Brief:
Output exactly the lines below, starting with the line that has "Understanding Financing Needs" and going on through the line that has "Find Right Lender", both included, and no other lines.

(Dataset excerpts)
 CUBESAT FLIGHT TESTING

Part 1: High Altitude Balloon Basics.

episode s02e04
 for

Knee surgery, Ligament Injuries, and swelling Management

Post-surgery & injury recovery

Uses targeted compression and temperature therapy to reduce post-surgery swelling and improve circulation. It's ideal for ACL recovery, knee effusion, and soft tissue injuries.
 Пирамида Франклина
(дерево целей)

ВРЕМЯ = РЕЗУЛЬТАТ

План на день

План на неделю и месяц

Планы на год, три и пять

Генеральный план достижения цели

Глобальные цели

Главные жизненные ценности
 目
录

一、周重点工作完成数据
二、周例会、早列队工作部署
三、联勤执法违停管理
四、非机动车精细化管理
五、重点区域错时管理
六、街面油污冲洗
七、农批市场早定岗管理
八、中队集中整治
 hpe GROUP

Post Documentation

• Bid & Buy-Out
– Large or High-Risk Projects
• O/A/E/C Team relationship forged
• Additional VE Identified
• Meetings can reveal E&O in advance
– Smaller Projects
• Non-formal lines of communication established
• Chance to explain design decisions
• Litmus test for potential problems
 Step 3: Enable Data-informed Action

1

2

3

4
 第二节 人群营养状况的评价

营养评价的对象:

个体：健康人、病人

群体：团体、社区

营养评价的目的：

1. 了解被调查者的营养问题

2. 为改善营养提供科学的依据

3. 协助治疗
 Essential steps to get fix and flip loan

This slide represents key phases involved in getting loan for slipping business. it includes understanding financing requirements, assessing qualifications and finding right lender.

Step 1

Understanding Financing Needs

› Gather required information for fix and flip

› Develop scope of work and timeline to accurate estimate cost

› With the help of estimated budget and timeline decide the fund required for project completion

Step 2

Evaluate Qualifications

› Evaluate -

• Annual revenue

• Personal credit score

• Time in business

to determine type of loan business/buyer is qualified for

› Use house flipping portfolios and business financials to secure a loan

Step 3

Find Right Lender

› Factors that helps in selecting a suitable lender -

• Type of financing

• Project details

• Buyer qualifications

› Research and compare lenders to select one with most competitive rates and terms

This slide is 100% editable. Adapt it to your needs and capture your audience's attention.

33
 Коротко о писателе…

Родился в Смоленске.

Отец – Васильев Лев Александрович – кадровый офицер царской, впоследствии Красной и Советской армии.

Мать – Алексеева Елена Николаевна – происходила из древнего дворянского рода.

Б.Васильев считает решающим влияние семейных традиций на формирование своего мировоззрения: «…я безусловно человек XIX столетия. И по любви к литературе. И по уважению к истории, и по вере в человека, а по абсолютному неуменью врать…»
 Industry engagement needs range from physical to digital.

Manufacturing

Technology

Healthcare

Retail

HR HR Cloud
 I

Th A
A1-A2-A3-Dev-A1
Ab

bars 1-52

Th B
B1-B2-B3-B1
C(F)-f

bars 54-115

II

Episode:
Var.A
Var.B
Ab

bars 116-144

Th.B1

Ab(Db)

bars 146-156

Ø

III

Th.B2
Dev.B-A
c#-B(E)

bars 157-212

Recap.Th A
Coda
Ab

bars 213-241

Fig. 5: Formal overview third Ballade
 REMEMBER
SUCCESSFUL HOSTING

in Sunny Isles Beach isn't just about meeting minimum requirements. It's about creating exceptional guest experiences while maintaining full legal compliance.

Solution to this exercise:
Understanding Financing Needs

› Gather required information for fix and flip

› Develop scope of work and timeline to accurate estimate cost

› With the help of estimated budget and timeline decide the fund required for project completion

Step 2

Evaluate Qualifications

› Evaluate -

• Annual revenue

• Personal credit score

• Time in business

to determine type of loan business/buyer is qualified for

› Use house flipping portfolios and business financials to secure a loan

Step 3

Find Right Lender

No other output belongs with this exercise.